[Input data]:
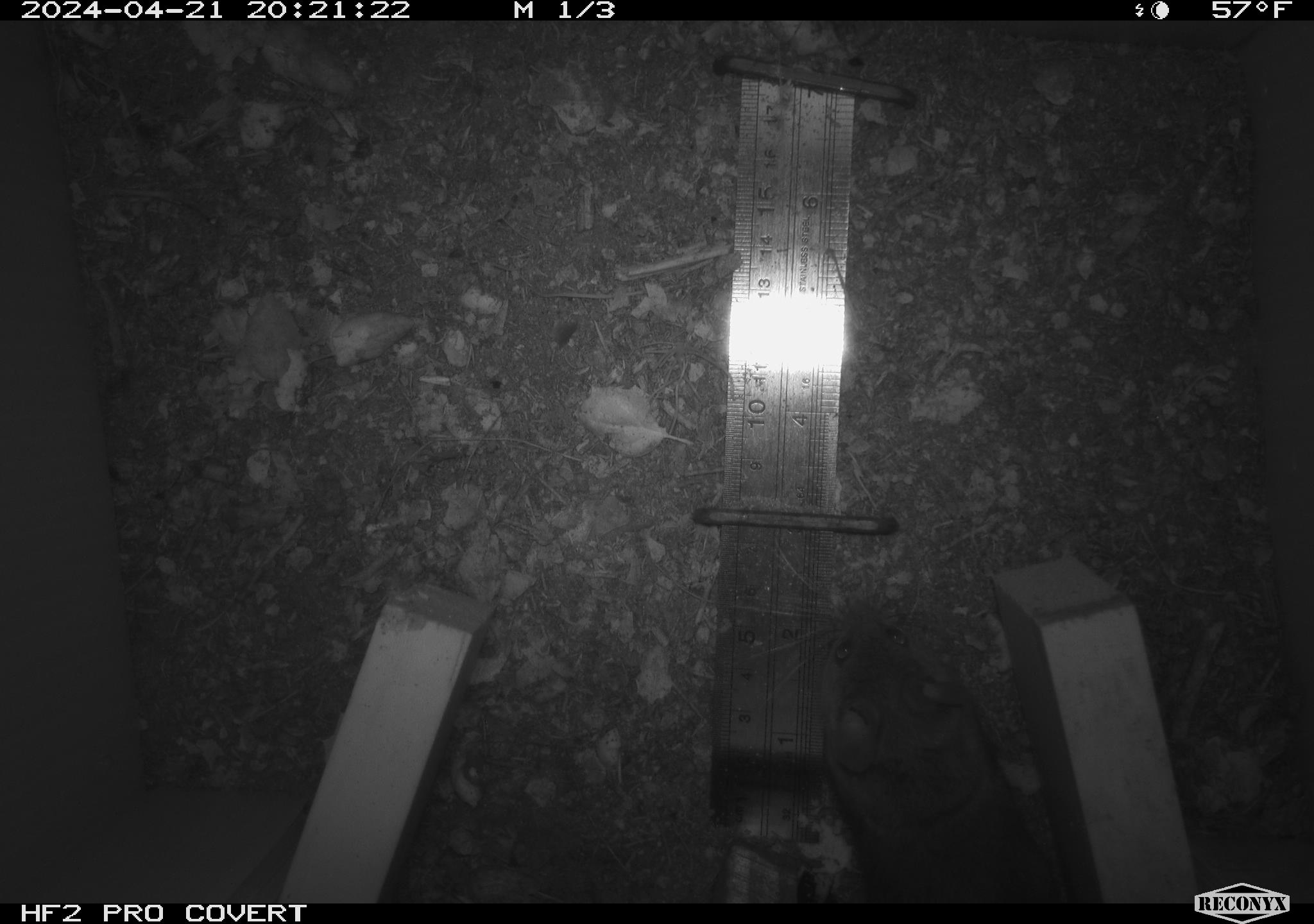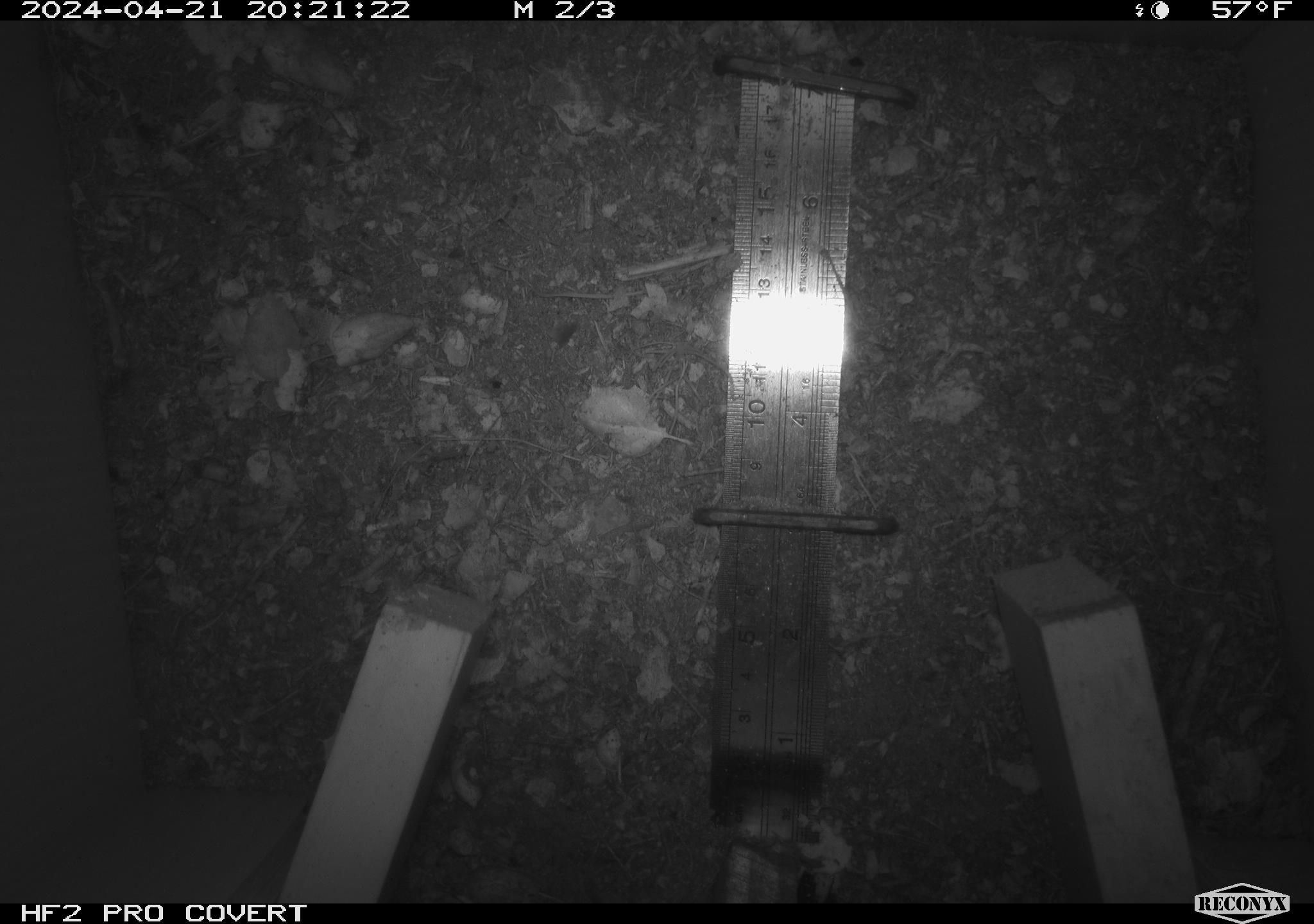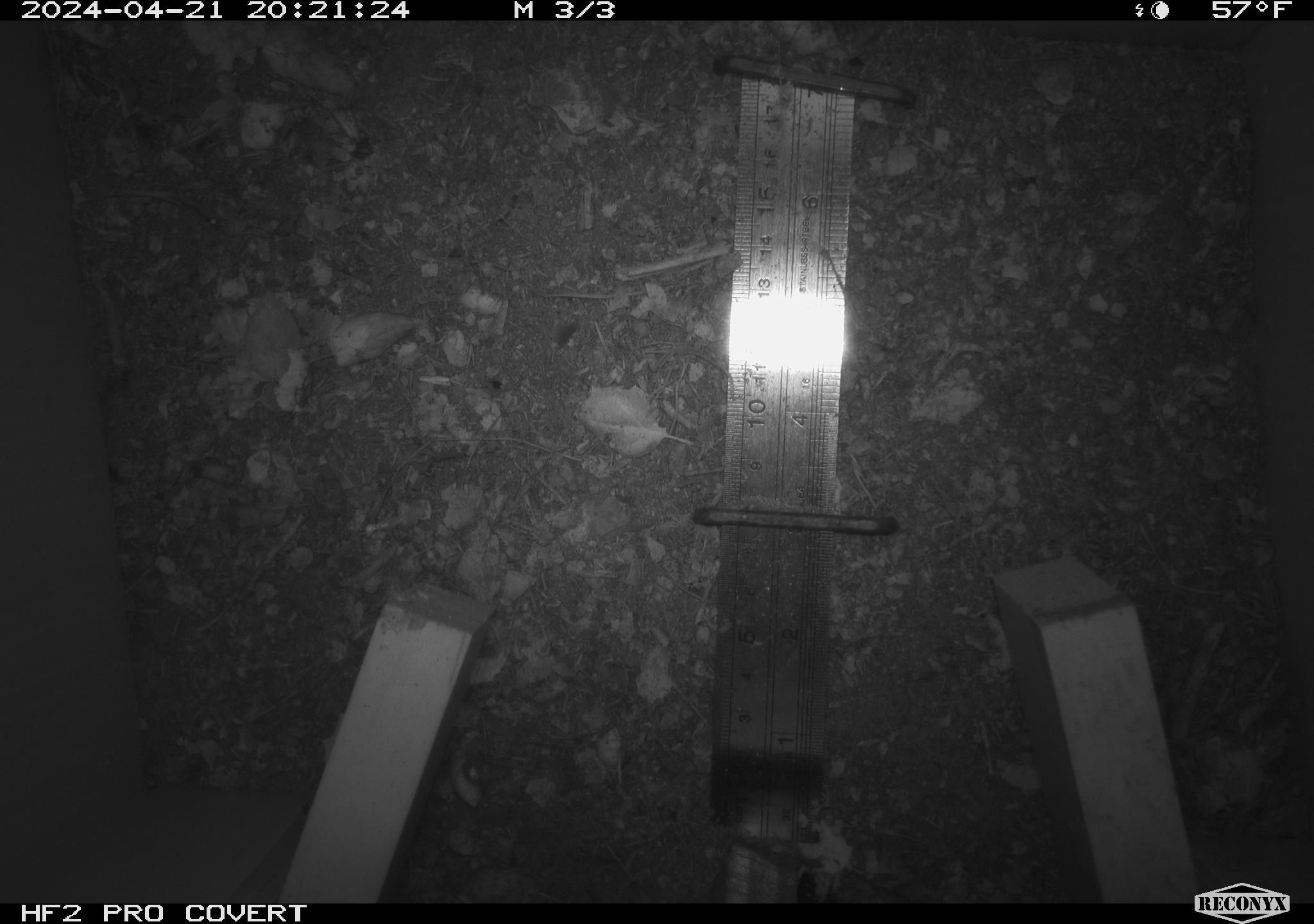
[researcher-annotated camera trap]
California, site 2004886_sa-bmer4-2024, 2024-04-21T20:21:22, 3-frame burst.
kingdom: Animalia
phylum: Chordata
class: Mammalia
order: Rodentia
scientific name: Rodentia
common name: mouse species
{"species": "mouse species (Rodentia)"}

[Goal of the exercise]: Would you retype the material exactly, omitting each picture?

[Task answer]:
[researcher-annotated camera trap]
California, site 2004886_sa-bmer4-2024, 2024-04-21T20:21:22, 3-frame burst.
kingdom: Animalia
phylum: Chordata
class: Mammalia
order: Rodentia
scientific name: Rodentia
common name: mouse species
{"species": "mouse species (Rodentia)"}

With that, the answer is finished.